Weiters entschied der EGMR, dass es in diesem Zusammenhang die vorrangige Pflicht des Staates sei, Regelungen und Maßnahmen zu erlassen und in der Praxis wirksam anzuwenden, die geeignet sind, die bestehenden und potenziell unumkehrbaren künftigen Auswirkungen des Klimawandels abzumildern. Es handelt sich hierbei um eine positive Gewährleistungspflicht, die den Staat bzw. den Gesetzgeber zum Handeln verpflichtet. Bei der konkreten Umsetzung kommt dem Gesetzgeber allerding ein Gestaltungspielraum zu.

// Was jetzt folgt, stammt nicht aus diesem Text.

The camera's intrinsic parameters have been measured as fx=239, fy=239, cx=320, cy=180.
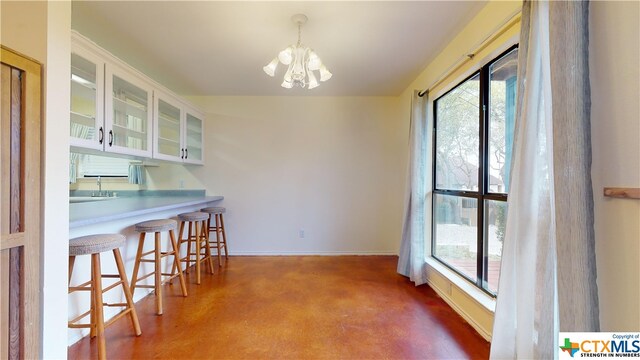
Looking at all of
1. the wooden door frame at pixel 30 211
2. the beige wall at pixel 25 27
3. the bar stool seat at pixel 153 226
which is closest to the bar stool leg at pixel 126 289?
the bar stool seat at pixel 153 226

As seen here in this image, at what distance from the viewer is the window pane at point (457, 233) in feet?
6.81

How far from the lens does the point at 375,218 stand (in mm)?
3680

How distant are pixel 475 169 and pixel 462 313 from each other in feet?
3.99

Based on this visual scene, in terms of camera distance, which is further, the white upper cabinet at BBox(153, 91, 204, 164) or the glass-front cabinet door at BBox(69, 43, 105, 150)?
the white upper cabinet at BBox(153, 91, 204, 164)

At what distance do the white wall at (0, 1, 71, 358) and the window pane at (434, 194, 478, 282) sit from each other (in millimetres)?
2729

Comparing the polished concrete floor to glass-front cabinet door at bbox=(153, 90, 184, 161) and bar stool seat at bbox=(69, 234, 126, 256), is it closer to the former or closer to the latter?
bar stool seat at bbox=(69, 234, 126, 256)

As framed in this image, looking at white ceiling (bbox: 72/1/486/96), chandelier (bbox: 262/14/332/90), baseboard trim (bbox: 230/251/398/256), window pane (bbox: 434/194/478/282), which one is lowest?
baseboard trim (bbox: 230/251/398/256)

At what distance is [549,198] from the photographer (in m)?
1.08

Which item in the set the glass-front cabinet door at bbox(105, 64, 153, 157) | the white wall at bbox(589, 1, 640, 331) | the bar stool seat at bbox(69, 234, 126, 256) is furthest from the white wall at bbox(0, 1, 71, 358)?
the white wall at bbox(589, 1, 640, 331)

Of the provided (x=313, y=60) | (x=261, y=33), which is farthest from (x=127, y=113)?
(x=313, y=60)

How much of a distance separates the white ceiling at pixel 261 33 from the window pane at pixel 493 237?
4.82ft

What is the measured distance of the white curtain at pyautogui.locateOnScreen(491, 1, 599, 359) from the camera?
931 millimetres

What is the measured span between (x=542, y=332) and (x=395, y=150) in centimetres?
285

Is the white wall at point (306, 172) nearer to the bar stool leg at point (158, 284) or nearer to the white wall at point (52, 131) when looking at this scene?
the bar stool leg at point (158, 284)
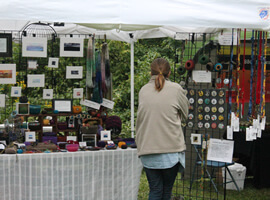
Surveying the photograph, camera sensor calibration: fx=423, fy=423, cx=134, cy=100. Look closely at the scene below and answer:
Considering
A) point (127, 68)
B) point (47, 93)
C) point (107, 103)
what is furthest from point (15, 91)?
point (127, 68)

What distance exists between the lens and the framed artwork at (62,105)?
4.93 meters

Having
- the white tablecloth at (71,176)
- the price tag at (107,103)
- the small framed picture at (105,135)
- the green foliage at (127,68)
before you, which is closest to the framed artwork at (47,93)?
the price tag at (107,103)

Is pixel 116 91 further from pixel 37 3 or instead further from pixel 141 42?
pixel 37 3

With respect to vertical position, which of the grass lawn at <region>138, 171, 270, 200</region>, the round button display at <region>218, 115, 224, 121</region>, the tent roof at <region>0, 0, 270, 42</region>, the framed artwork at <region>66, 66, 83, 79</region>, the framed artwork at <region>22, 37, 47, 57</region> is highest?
the tent roof at <region>0, 0, 270, 42</region>

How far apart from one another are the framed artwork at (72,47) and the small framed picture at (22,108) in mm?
757

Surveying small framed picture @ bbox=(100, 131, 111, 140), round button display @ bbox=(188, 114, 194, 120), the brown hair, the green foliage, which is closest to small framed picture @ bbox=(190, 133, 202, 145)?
round button display @ bbox=(188, 114, 194, 120)

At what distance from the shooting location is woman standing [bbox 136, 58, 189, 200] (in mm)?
3105

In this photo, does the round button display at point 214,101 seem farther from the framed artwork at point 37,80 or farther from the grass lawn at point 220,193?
the framed artwork at point 37,80

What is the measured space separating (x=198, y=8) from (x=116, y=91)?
5691 mm

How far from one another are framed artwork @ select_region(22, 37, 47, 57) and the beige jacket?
6.64 ft

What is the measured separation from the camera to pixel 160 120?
3111mm

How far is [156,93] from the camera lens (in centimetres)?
318

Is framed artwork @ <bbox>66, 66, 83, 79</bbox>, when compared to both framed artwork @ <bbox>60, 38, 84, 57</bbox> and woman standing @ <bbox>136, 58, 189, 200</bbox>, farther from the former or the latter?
woman standing @ <bbox>136, 58, 189, 200</bbox>

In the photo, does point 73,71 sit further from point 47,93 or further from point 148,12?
point 148,12
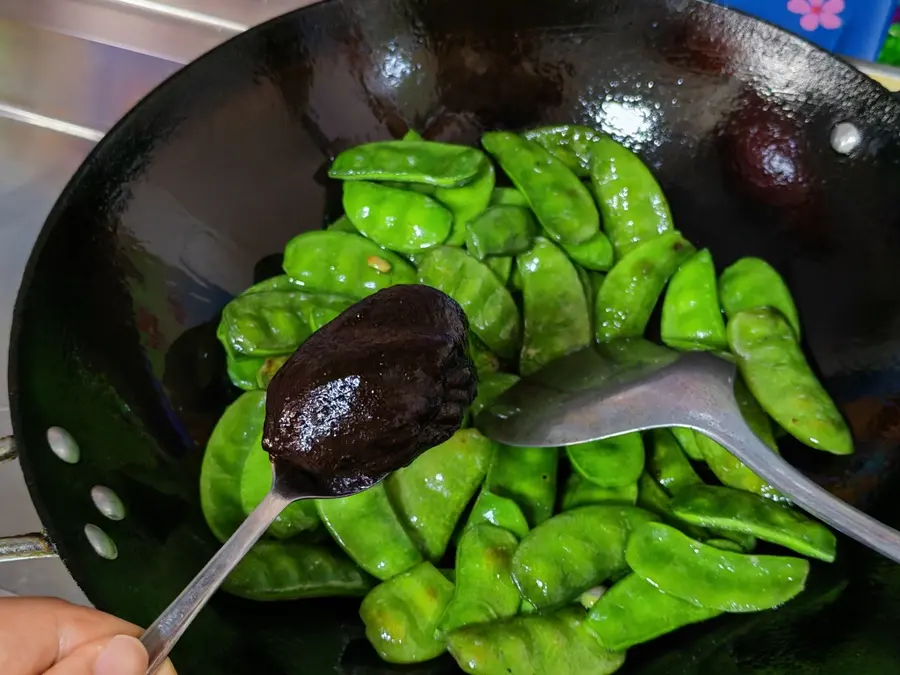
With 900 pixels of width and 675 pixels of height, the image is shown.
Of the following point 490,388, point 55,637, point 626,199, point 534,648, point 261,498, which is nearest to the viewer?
point 55,637

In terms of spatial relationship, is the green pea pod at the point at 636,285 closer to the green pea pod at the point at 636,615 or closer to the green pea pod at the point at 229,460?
the green pea pod at the point at 636,615

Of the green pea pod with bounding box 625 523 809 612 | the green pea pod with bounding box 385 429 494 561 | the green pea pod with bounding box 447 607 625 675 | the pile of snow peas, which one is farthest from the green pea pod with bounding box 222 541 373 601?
the green pea pod with bounding box 625 523 809 612

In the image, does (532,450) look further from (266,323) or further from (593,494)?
(266,323)

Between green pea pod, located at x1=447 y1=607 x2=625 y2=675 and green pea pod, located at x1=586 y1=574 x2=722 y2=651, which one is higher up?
green pea pod, located at x1=586 y1=574 x2=722 y2=651

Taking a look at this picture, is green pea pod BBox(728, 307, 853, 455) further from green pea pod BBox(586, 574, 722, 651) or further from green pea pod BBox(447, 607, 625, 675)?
green pea pod BBox(447, 607, 625, 675)

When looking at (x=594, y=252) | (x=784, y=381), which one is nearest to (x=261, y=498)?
(x=594, y=252)

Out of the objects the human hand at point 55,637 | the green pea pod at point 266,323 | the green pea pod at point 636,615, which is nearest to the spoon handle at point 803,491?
the green pea pod at point 636,615

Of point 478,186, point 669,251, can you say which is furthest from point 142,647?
point 669,251
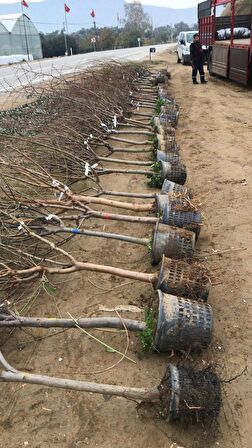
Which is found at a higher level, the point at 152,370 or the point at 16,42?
the point at 16,42

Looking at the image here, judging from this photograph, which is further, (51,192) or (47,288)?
(51,192)

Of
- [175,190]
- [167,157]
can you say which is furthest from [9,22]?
[175,190]

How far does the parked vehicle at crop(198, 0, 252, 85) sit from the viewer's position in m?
12.4

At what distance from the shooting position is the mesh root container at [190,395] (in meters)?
2.34

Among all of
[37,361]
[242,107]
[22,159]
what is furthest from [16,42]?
[37,361]

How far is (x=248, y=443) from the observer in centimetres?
238

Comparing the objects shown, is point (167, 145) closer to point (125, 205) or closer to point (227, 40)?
point (125, 205)

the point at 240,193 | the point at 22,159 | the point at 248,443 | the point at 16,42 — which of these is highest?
the point at 16,42

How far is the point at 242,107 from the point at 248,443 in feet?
31.5

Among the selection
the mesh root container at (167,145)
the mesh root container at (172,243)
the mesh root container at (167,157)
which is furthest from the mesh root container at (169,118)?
the mesh root container at (172,243)

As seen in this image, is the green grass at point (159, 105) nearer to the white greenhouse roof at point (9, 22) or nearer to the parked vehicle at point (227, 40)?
the parked vehicle at point (227, 40)

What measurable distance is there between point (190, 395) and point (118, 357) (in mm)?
822

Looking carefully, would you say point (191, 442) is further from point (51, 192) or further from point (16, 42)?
point (16, 42)

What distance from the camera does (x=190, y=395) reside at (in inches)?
92.1
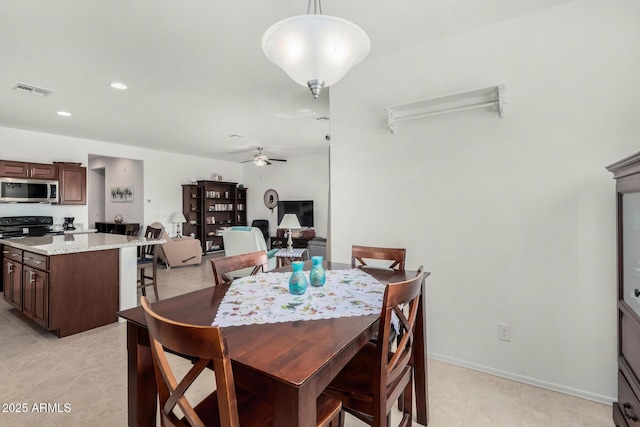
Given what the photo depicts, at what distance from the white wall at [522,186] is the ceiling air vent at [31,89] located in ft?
11.7

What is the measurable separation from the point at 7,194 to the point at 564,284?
6.94 metres

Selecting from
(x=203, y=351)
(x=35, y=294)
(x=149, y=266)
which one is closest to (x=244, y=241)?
(x=149, y=266)

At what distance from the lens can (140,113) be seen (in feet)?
13.7

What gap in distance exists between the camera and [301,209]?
7660 millimetres

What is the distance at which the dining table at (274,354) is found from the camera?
80 centimetres

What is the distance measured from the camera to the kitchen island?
2.83 m

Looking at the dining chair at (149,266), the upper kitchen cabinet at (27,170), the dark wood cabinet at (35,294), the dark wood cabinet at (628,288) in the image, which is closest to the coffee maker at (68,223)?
the upper kitchen cabinet at (27,170)

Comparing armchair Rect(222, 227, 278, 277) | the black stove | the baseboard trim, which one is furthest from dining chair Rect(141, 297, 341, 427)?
the black stove

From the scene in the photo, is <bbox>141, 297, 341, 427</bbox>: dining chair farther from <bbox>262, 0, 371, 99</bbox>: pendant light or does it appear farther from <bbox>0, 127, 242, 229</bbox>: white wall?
<bbox>0, 127, 242, 229</bbox>: white wall

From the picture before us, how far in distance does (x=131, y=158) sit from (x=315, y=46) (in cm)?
647

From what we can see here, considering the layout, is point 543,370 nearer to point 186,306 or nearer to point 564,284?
point 564,284

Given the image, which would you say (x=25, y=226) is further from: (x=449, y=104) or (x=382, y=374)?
(x=449, y=104)

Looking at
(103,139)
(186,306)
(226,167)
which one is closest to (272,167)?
(226,167)

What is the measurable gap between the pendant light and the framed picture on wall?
22.7 ft
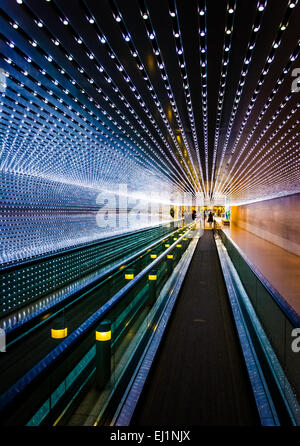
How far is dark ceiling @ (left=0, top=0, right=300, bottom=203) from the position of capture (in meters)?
2.82

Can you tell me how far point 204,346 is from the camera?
13.3ft

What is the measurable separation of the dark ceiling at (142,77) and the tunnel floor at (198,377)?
3.72 metres

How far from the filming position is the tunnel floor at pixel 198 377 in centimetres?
265

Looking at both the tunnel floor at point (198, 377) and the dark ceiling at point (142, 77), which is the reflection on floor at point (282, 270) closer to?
the tunnel floor at point (198, 377)

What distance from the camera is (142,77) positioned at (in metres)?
4.26

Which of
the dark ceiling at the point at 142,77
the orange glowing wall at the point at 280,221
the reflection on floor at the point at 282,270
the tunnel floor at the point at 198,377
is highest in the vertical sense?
the dark ceiling at the point at 142,77

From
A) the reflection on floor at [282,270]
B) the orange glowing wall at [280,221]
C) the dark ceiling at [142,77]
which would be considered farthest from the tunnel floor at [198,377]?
the orange glowing wall at [280,221]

Der EGMR wurde sogar noch konkreter: Jeder Vertragsstaat der EMRK müsse Maßnahmen zur wesentlichen und schrittweisen Verringerung seiner jeweiligen Treibhausgasemissionen ergreifen, um grundsätzlich innerhalb der nächsten drei Jahrzehnte Treibhausgas-Neutralität zu erreichen. Damit künftige Generationen nicht unverhältnismäßig belastet werden, müssen außerdem sofortige Maßnahmen ergriffen und angemessene Zwischenziele für die Verringerung der Belastung in der Zeit bis dahin festgelegt werden. Solche Maßnahmen sollten in erster Linie in einen verbindlichen Rechtsrahmen auf nationaler Ebene aufgenommen werden, gefolgt von einer angemessenen Umsetzung.
Es ist zu erwarten, dass im Licht dieser Entscheidung viele neue Verfahren vor den nationalen (Verfassungs-)Gerichten eingeleitet werden, um Staaten zum Handeln zu verpflichten.
Kurz gesagt:
Klimaklagen sind eine Option, um die Politik zum Handeln zu bewegen. Sie sind meist darauf gerichtet, den Staat zur Umsetzung von Maßnahmen zu „zwingen“. Solche Klagen waren bereits in Deutschland und den Niederlanden erfolgreich, in Österreich jedoch nicht.
Der EGMR legt die EMRK sehr weit aus. Er versteht die EMRK als ein lebendiges Instrument, das im Licht der heutigen Verhältnisse zu interpretieren ist.
Der EGMR entschied das erste Mal, dass Artikel 8 EMRK ein Recht auf Klimaschutz beinhaltet.